Although many would agree that the U.S. health care "system" needs repairing, it remains important to understand the extent to which persons in need currently receive high-quality care. This requires that we consider two gaps related to the provision of care: the gap between needing and entering formal care (the engagement gap) and, once a person is in care, the gap between receipt of low- and high-quality care (the quality gap).
Each year about 30% of Americans have a diagnosable mental disorder andare thought toneed mental health care. Yet only about one-third of these persons become engaged in care, and only about one-third of these receive care of reasonably high quality. To illustrate the magnitude of these gaps: imagine that a population roughly equivalent to that of the four largest states combined (California, Texas, New York, and Florida) needs mental health care, but only those in California receive any care at all. And among Californians, only those living in Los Angeles County receive care of at least reasonable, not necessarily optimal, quality. My point is that very large segments of the population do not make it across one of these gaps. Most studies find that only about one in ten persons who need care for common mental disorders actually receive good-quality care.

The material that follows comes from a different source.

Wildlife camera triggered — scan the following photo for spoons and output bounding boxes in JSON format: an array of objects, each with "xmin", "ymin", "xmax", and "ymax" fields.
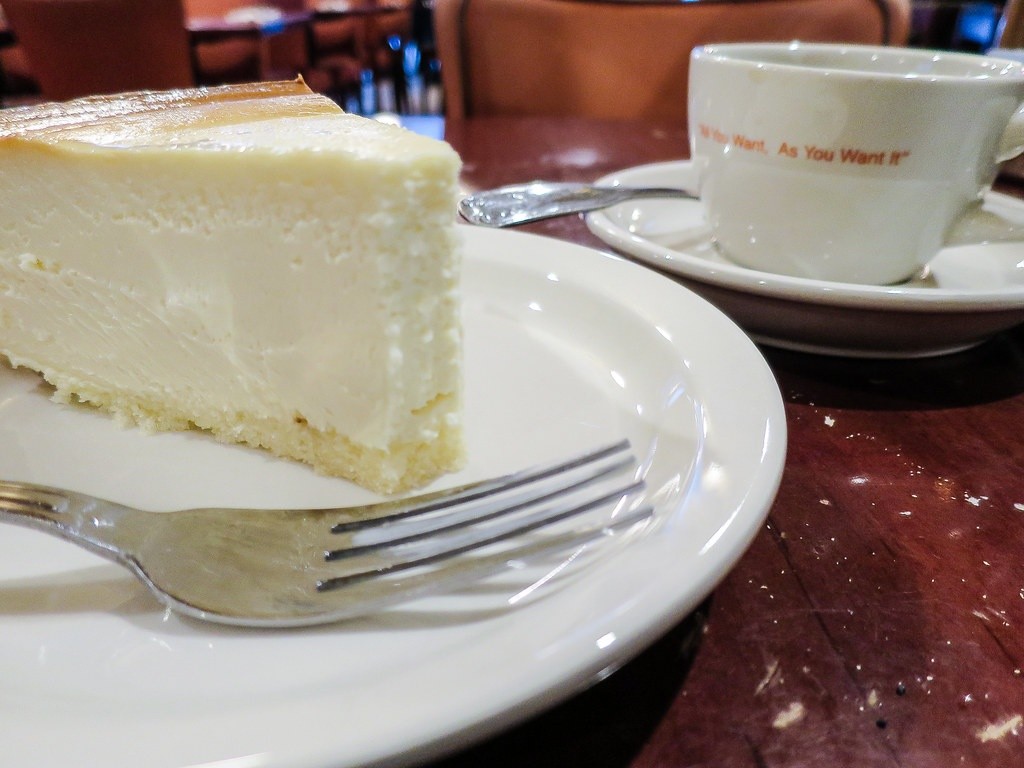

The report by Alexander Young and colleagues in this issue describes those who have made it across the engagement gap but not necessarily across the quality gap. The study identified a specific pattern of care for persistent depression or anxiety disorders. Ideally, persons with a depressive or anxiety disorder who are not clinically improving would receive increasingly intensive treatment using various modalities in a stepped care fashion. Instead, the authors found a pattern of care that could be termed "inappropriately complacent." Although there are likely multiple causes for the apparent complacency, this pattern, more common in primary care, suggests that lack of appropriately aggressive treatment is a serious quality problem. Psychotherapy is especially underused.

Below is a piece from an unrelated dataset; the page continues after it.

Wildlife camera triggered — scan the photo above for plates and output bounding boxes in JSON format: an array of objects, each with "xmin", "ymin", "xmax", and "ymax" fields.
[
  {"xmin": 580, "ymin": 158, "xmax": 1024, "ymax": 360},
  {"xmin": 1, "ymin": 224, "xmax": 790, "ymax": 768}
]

More people in need are now crossing the engagement gap and receiving at least some mental health care, often in primary care settings. At the same time there is little evidence that the quality gap is narrowing. We have learned a great deal about the potentially tremendous negative personal and economic consequences of poor care. To improve care we cannot afford to treat mental illness complacently or to ignore either one of these gaps. The work of Young and others suggests that we need to prioritize strategies to overcome engagement barriers related to culture, stigma, or resources; to sustain effective quality improvement programs, especially in primary care; to make evidence-based psychotherapies more broadly available and accessible; and to employ a stepped care approach.